▶ Instructions for the task
What you return should be the lines from the one with "老法在台的端午節及賽龍舟~大佳河濱公園。" through the one with "اغاني حصرية حالة" in the data below, reproduced exactly with both ends, and no pictures at all.

▶ Data to process

^^^^^^^^

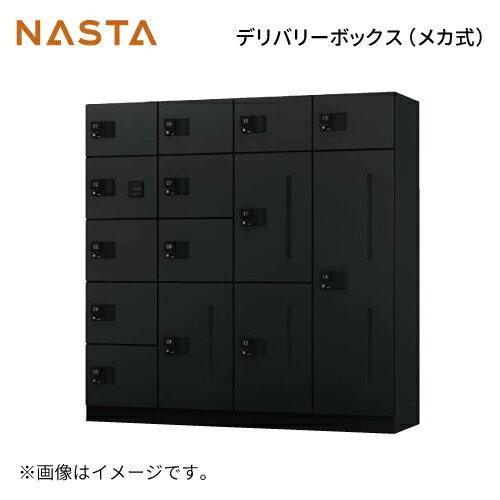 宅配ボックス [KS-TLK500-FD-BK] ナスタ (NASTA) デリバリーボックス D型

^^^^^^^^

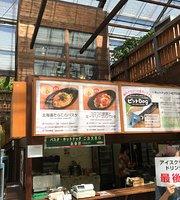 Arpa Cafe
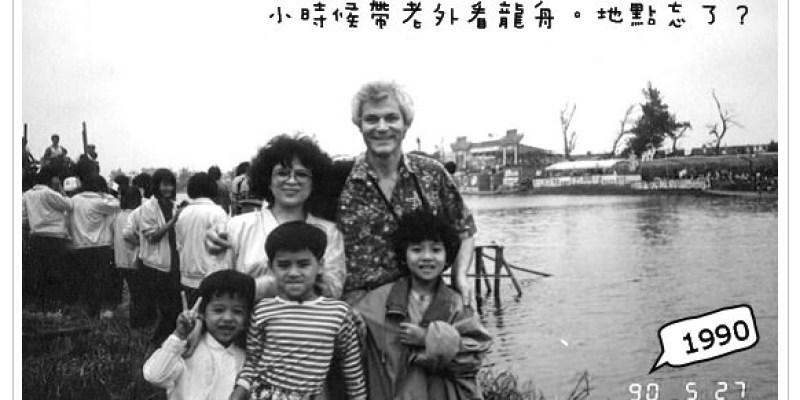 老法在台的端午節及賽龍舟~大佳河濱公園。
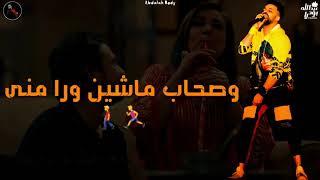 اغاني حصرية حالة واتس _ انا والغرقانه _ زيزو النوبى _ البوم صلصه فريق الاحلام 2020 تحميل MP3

^^^^^^^^

▶ Task response
 老法在台的端午節及賽龍舟~大佳河濱公園。
 اغاني حصرية حالة واتس _ انا والغرقانه _ زيزو النوبى _ البوم صلصه فريق الاحلام 2020 تحميل MP3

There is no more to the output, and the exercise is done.